Text excerpt:
◆ ◆ ◆ ◆ ◆

Melvin Ehrlich, a 52-year-old pediatric dentist, was arraigned in Framingham District Court Thursday on charges of illegal possession and distribution of child pornography. It is alleged that a technician discovered the pornography on Ehrlich’s computer in March and reported it to the police. The prosecutor claimed that Ehrlich had 29 images of nude and partially-nude children on a laptop used by the dentist, his 18-year-old son, and his wife. Ehrlich allegedly took the laptop to the technician because it had a computer virus. A doctor who shares an office building with Ehrlich told reporters that her granddaughter has been treated by Ehrlich for years and that the granddaughter never exhibited any indication that something might be wrong. Ehrlich’s pre-trial date is scheduled for January 11.
As a Massachusetts criminal defense attorney, the first thing I notice is that Ehrlich shared the computer with at least two other people. He did not have exclusive access to the computer, and it is unclear how the government came to target Ehrlich, and not his wife or teenage son, in the investigation as to who downloaded or distributed the alleged pornography. Another thing to note is that the government will have to prove that the alleged dissemination of the pornography was purposeful. Peer-to-peer file-sharing programs, such as Limewire, have made that much more difficult. Many users of such programs do not realize that by downloading a file, the user is also sharing the file in a universally accessible folder. File-sharing programs like Limewire have two functions. One is downloading files from other users. The other is making files on one’s own computer accessible to other users. Some of these programs automatically place any downloaded file in a “shared” folder. Often, users don’t fully understand these functions and inadvertently make their files available in the “shared” folder.

◆ ◆ ◆ ◆ ◆

Entries provided:
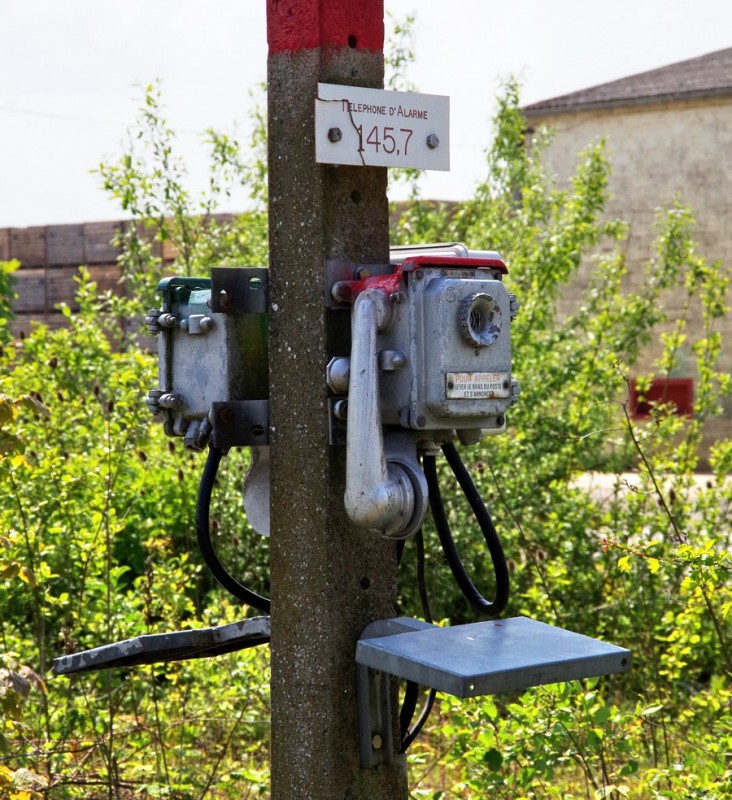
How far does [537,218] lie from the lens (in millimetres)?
7453

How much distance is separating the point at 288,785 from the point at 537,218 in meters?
5.14

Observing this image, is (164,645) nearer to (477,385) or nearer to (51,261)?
(477,385)

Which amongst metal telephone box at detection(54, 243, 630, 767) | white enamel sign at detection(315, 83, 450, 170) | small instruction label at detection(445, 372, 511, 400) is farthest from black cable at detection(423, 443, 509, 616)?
white enamel sign at detection(315, 83, 450, 170)

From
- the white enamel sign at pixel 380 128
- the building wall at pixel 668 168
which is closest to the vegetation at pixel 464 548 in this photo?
the white enamel sign at pixel 380 128

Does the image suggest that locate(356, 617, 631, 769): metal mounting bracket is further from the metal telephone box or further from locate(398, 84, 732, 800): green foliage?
locate(398, 84, 732, 800): green foliage

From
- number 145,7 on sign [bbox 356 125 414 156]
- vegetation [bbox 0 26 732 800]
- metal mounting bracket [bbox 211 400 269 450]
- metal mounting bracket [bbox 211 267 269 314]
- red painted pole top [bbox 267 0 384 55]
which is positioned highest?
red painted pole top [bbox 267 0 384 55]

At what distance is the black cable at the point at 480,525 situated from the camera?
2852 millimetres

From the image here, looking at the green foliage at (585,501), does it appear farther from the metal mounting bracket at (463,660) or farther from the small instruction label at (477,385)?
the small instruction label at (477,385)

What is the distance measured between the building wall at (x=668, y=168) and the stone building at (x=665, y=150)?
0.05ft

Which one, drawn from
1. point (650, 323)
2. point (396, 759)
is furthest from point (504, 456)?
point (396, 759)

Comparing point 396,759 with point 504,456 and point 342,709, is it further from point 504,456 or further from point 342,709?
point 504,456

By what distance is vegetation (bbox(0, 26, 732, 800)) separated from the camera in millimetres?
3941

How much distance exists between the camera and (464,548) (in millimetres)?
6406

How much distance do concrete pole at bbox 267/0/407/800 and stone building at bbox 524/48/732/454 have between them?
16295 millimetres
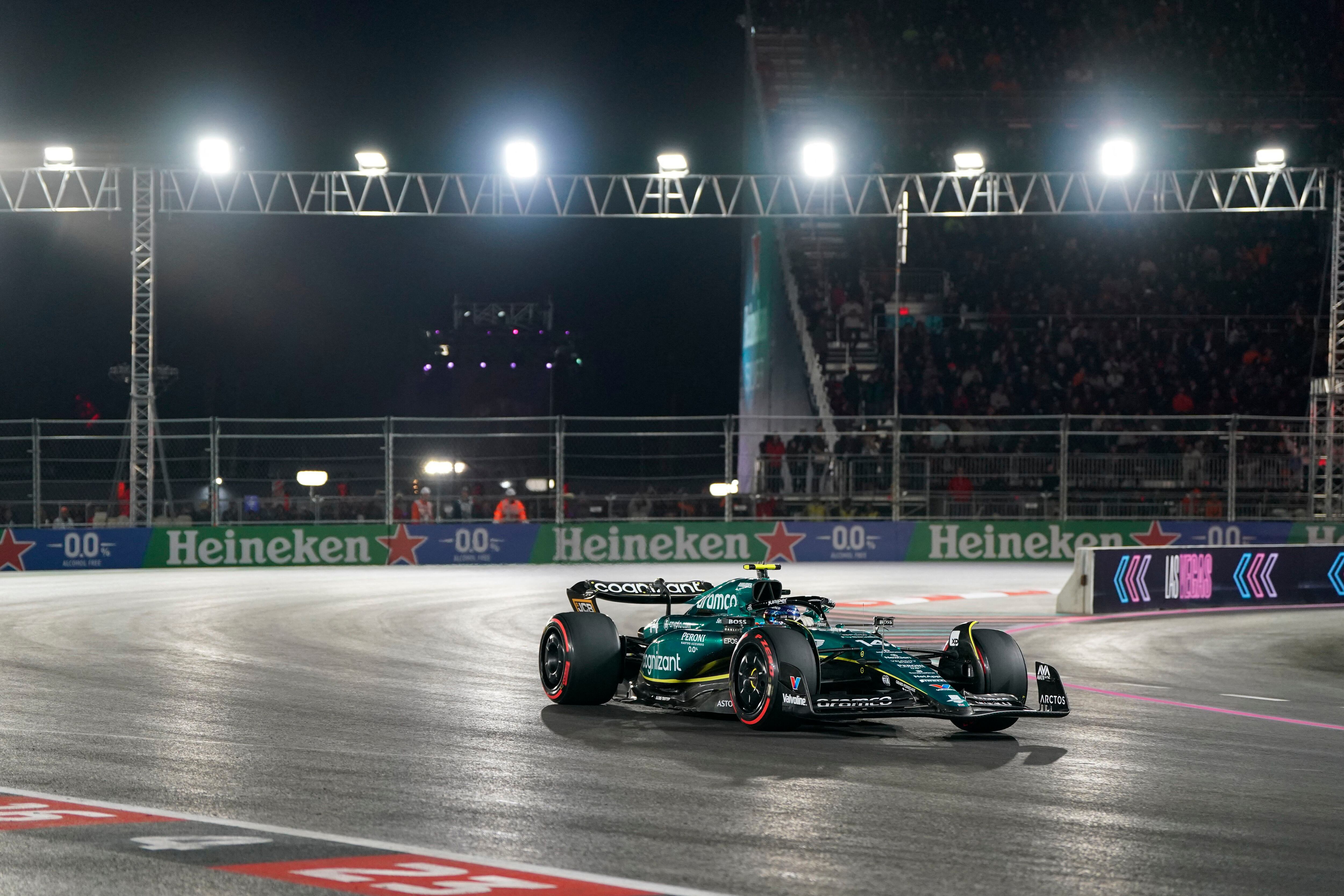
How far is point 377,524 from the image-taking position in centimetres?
2750

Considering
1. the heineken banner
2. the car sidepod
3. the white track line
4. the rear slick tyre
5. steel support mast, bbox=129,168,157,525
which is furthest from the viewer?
the heineken banner

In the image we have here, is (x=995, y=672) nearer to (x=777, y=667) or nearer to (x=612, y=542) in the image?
(x=777, y=667)

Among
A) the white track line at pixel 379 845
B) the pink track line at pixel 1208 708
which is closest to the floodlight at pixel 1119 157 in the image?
the pink track line at pixel 1208 708

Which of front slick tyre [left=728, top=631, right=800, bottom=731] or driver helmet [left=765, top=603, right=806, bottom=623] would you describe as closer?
front slick tyre [left=728, top=631, right=800, bottom=731]

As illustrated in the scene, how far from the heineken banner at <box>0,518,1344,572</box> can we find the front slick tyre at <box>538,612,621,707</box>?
16921 millimetres

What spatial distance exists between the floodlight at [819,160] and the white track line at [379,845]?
72.9ft

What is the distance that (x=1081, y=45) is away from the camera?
42781mm

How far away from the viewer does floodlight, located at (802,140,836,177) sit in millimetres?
27469

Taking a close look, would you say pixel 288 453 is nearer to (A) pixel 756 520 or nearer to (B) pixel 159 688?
(A) pixel 756 520

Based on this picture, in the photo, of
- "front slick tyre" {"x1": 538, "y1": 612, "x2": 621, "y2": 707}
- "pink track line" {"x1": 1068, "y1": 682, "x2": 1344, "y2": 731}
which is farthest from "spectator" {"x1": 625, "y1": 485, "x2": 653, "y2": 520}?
"front slick tyre" {"x1": 538, "y1": 612, "x2": 621, "y2": 707}

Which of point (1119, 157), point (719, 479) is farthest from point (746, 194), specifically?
point (1119, 157)

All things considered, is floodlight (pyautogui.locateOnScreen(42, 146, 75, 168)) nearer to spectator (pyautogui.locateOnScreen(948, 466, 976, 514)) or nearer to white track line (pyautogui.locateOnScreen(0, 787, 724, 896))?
spectator (pyautogui.locateOnScreen(948, 466, 976, 514))

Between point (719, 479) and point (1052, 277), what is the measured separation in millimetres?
14393

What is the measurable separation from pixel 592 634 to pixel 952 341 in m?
27.3
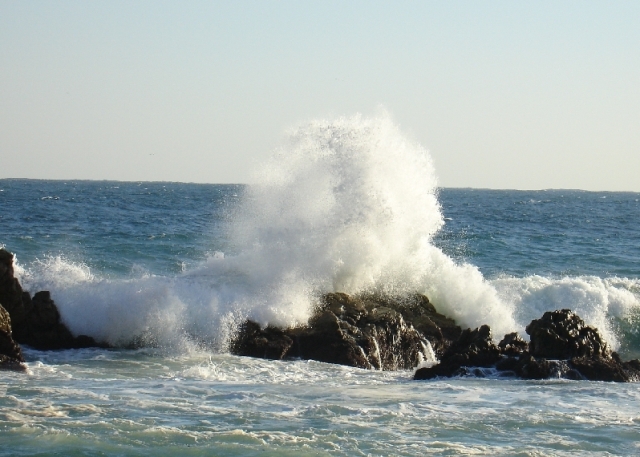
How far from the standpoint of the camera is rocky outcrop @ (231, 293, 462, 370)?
14.3 meters

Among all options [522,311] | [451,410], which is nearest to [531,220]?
[522,311]

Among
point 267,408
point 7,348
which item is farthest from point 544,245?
point 267,408

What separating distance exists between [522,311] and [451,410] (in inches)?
393

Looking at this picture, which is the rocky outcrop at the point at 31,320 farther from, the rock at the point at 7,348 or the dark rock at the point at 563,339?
the dark rock at the point at 563,339

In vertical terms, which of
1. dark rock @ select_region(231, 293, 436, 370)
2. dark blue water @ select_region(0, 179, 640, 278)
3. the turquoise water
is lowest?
the turquoise water

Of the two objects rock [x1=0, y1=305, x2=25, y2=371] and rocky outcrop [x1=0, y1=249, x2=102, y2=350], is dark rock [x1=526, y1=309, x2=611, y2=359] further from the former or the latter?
rock [x1=0, y1=305, x2=25, y2=371]

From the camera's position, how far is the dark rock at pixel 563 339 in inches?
557

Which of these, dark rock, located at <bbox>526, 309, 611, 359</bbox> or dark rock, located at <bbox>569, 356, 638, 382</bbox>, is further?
dark rock, located at <bbox>526, 309, 611, 359</bbox>

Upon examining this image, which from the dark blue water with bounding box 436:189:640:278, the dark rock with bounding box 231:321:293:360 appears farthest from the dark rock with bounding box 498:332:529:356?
the dark blue water with bounding box 436:189:640:278

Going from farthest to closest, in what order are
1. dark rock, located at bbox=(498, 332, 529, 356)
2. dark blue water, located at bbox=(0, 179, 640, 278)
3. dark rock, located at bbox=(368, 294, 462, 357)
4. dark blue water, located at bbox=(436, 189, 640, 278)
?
1. dark blue water, located at bbox=(436, 189, 640, 278)
2. dark blue water, located at bbox=(0, 179, 640, 278)
3. dark rock, located at bbox=(368, 294, 462, 357)
4. dark rock, located at bbox=(498, 332, 529, 356)

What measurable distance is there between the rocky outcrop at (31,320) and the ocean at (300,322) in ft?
1.71

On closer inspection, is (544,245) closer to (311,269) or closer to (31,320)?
(311,269)

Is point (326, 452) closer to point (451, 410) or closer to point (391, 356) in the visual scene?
point (451, 410)

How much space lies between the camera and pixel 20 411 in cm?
984
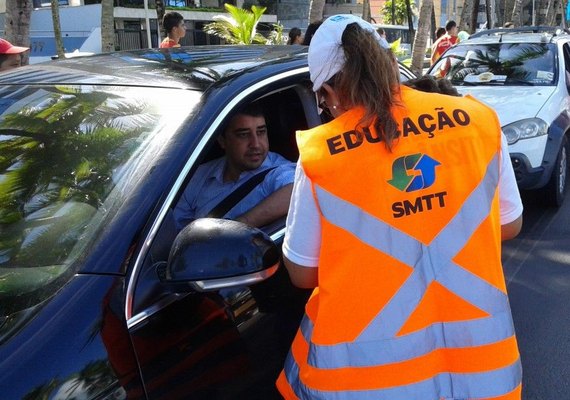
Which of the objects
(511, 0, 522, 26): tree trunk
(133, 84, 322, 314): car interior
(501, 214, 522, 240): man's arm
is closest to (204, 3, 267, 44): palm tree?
(133, 84, 322, 314): car interior

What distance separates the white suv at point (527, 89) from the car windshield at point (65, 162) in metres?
4.68

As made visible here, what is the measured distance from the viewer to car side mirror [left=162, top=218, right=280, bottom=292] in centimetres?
170

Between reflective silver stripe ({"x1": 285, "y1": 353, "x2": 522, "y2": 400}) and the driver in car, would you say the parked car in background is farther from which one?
reflective silver stripe ({"x1": 285, "y1": 353, "x2": 522, "y2": 400})

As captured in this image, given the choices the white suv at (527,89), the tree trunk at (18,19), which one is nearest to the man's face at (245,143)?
the white suv at (527,89)

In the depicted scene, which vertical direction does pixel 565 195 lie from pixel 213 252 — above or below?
below

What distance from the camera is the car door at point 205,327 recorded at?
170 centimetres

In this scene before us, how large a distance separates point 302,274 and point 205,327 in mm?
338

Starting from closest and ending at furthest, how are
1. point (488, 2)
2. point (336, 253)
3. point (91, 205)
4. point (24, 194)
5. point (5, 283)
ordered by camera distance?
point (336, 253) < point (5, 283) < point (91, 205) < point (24, 194) < point (488, 2)

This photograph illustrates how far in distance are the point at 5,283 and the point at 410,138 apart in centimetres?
112

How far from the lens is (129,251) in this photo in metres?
1.73

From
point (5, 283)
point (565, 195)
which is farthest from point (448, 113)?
point (565, 195)

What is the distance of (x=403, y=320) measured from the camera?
1.66 m

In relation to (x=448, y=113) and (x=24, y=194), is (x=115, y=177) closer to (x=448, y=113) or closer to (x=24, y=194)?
(x=24, y=194)

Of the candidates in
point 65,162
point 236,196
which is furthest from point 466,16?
point 65,162
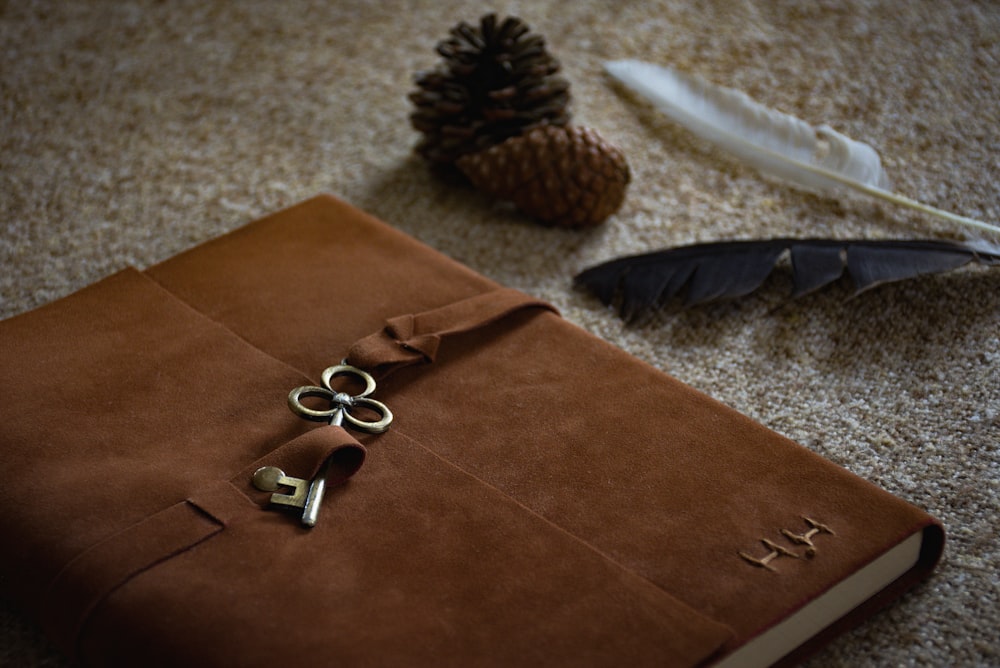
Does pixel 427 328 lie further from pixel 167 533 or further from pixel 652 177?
pixel 652 177

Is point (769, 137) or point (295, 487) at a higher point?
point (769, 137)

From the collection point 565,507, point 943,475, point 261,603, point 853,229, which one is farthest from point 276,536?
point 853,229

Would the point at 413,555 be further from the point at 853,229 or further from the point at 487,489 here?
the point at 853,229

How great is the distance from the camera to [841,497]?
78 centimetres

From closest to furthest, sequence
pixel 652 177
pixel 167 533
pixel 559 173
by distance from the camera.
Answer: pixel 167 533
pixel 559 173
pixel 652 177

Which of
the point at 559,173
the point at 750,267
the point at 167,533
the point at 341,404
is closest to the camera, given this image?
the point at 167,533

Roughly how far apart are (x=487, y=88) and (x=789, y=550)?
2.64 ft

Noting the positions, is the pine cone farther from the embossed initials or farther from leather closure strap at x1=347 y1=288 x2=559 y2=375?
the embossed initials

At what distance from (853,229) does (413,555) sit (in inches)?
30.1

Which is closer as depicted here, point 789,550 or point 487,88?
point 789,550

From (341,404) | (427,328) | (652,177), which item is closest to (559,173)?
(652,177)

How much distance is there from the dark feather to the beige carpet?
27mm

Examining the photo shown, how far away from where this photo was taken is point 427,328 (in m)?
0.93

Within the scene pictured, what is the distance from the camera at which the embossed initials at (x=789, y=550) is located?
2.38 feet
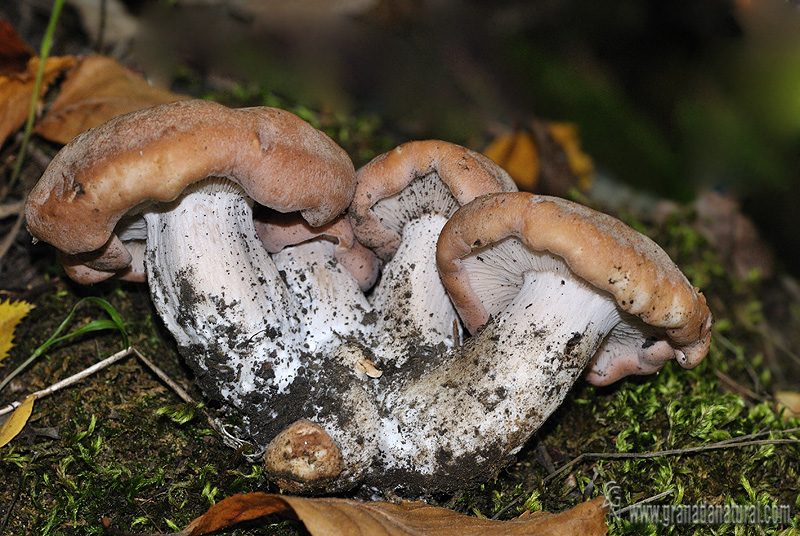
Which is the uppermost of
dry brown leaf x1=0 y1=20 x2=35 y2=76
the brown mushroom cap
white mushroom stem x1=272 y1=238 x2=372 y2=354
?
dry brown leaf x1=0 y1=20 x2=35 y2=76

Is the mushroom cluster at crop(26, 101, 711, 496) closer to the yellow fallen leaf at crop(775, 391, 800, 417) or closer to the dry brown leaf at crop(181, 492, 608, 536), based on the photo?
the dry brown leaf at crop(181, 492, 608, 536)

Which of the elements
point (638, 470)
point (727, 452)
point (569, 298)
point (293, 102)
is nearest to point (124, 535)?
point (569, 298)

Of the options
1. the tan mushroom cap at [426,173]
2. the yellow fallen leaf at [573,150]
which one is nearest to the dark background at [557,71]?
the yellow fallen leaf at [573,150]

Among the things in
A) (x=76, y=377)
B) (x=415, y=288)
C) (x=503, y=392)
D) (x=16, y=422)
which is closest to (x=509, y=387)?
(x=503, y=392)

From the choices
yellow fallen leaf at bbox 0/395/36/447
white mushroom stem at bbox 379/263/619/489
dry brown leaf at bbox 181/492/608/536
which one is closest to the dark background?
yellow fallen leaf at bbox 0/395/36/447

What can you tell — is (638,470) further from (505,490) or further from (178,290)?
(178,290)

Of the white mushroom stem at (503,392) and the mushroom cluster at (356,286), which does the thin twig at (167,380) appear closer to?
the mushroom cluster at (356,286)

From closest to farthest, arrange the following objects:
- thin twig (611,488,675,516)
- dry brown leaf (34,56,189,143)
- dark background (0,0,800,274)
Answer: thin twig (611,488,675,516) < dry brown leaf (34,56,189,143) < dark background (0,0,800,274)

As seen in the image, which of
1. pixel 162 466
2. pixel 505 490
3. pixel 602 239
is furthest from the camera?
pixel 505 490
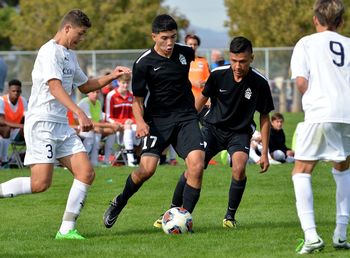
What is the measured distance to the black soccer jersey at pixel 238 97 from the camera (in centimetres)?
1071

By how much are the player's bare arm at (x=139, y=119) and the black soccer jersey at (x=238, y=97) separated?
896 millimetres

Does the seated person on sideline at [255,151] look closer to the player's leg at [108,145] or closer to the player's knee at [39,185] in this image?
the player's leg at [108,145]

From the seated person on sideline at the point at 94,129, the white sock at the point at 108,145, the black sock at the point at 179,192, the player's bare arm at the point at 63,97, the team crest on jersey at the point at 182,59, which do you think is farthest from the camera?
the white sock at the point at 108,145

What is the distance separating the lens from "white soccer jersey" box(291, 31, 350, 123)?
8273 millimetres

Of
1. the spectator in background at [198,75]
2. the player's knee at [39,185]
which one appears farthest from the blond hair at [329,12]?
the spectator in background at [198,75]

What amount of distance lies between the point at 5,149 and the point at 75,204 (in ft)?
31.9

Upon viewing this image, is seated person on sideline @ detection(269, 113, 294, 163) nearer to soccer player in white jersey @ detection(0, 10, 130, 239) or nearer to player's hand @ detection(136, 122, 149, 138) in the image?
player's hand @ detection(136, 122, 149, 138)

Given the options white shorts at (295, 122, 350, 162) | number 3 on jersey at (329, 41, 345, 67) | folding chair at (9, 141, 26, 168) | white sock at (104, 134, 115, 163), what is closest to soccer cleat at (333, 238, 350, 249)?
white shorts at (295, 122, 350, 162)

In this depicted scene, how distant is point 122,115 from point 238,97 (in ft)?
32.0

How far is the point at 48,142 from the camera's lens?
959cm

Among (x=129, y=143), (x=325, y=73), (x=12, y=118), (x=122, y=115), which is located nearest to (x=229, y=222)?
(x=325, y=73)

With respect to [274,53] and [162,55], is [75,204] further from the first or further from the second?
[274,53]

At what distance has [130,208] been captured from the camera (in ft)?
41.0

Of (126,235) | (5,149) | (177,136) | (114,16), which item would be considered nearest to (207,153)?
(177,136)
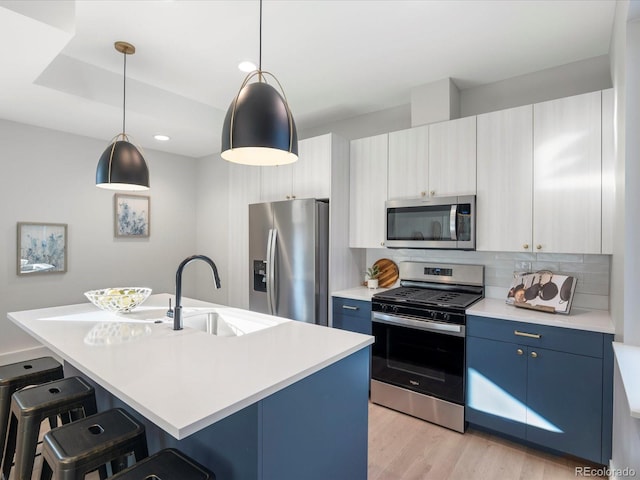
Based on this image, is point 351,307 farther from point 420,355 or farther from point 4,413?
point 4,413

◆ ◆ ◆ ◆ ◆

Task brief: Continue the defense attorney's commentary on the Framingham dentist's case, starting after its final sentence and keeping it distinct from the material.

Output below:
Finally, assuming that the police obtained a search warrant before conducting a search of Ehrlich’s laptop, there might be strong arguments for lack of probable cause or particularity if the images were described as they have been in news reports: images of “nude” and “partially nude” children. Not all images of children in states of nudity are pornographic. The First Amendment issues that arise in these types of cases are interesting. While child pornography is not protected by the First Amendment, the determination as to whether an image is child pornography necessarily involves a First Amendment ruling, and the presumption that an image is protected under the First Amendment applies with equal force when the police are seeking items believed to be child pornography. Therefore, according to the First Circuit at least, the determination as to whether there is probable cause for issuance of a search warrant requires “a look” at the images or a very detailed description of them. If the description in this case was simply “images of nude or partially-nude children,” then it probably would not be considered sufficiently detailed.